__Questions to answer__.
[1] Rewrite the passage about the Eden Center restaurants, starting with "Kao Sarn Thai" and going on through "Falls Church, Virginia.", putting "Eden Plaza" in place of "Eden Center".
[2] Write the next part of the piece about trying every restaurant at Eden Center, beginning right after its final sentence.

Kao Sarn Thai Street Food: 6795 Wilson Blvd #12, Falls Church, VA 22044 (in Eden Center); www.kaosarnthai.com; (703) 992-7440
We decided to see if we could try every one of the dozens of restaurants at Eden Center, the (predominantly) Vietnamese strip mall at Seven Corners in Falls Church, Virginia.
If we tried one place a week, how long would it take? The calculation isn’t easy: There are dozens of restaurants, bakeries, tea shops and service counters tucked away in the maze-like corridors of the complex — many more businesses than are rendered at Google Maps, for example. Some shops offer fruits and vegetables for sale from coolers in the hallways, apart from any restaurant on or off a map, and the main grocery store will serve up a nice hot plate of Spicy Chicken Hearts for you, as well as other hearty fare and desserts.

__Dataset section__.
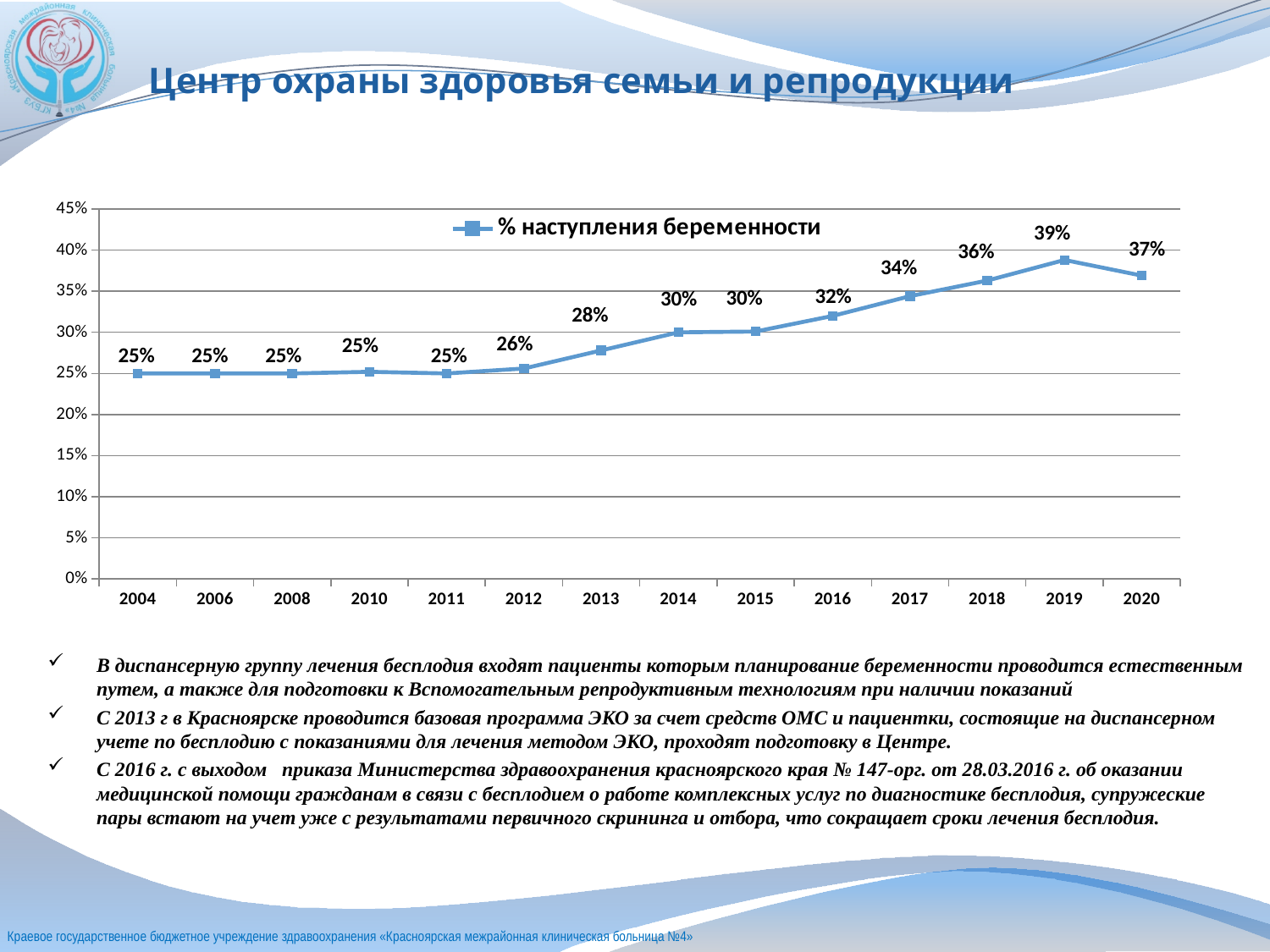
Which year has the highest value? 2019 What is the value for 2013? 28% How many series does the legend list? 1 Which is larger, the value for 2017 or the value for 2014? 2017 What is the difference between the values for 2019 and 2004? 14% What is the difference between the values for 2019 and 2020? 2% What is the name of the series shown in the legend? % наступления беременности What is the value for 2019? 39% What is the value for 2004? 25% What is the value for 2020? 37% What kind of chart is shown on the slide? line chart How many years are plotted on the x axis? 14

__Answers by item number__.
[1]
Kao Sarn Thai Street Food: 6795 Wilson Blvd #12, Falls Church, VA 22044 (in Eden Plaza); www.kaosarnthai.com; (703) 992-7440
We decided to see if we could try every one of the dozens of restaurants at Eden Plaza, the (predominantly) Vietnamese strip mall at Seven Corners in Falls Church, Virginia.

[2]
We start at Kao Sarn because we can’t find Nhu Lahn — but we’ll save that story for Part 2. Kao Sarn is near the main, pagoda’d entrance of Eden Center, to the left across from New Moon.
My wife orders the Pad Thai with Chicken, not too spicy. No peanuts on that. I get the Kao Soi Curry Chicken Noodle Soup. Spicy? Sure. (Next time: No thanks.)
It’s a few days before Christmas, and we have to get home because she’s going to see a local production of “The Nutcracker.” Think Russian collusion. So we place the order to go. Smelling hot food in the car, it’s difficult not to pull over and just dig in. Somehow we persevere.
“This is the best pad thai I’ve ever had,” she proclaims. It’s the wok-seared noodles that seal the deal. Bangkok chef Arin Lapakulchai cooks everything to order behind the counter. (We suspect the restaurant’s name might be a triple entendre riffing on the Thai word for rice, khao or kao, and Bangkok’s Kaosan Road — but we’re too hungry to unwind it. We could also squeeze “a longing for life” out of the name by incorporating hanzi, maybe, but we’re willing to let it lie.)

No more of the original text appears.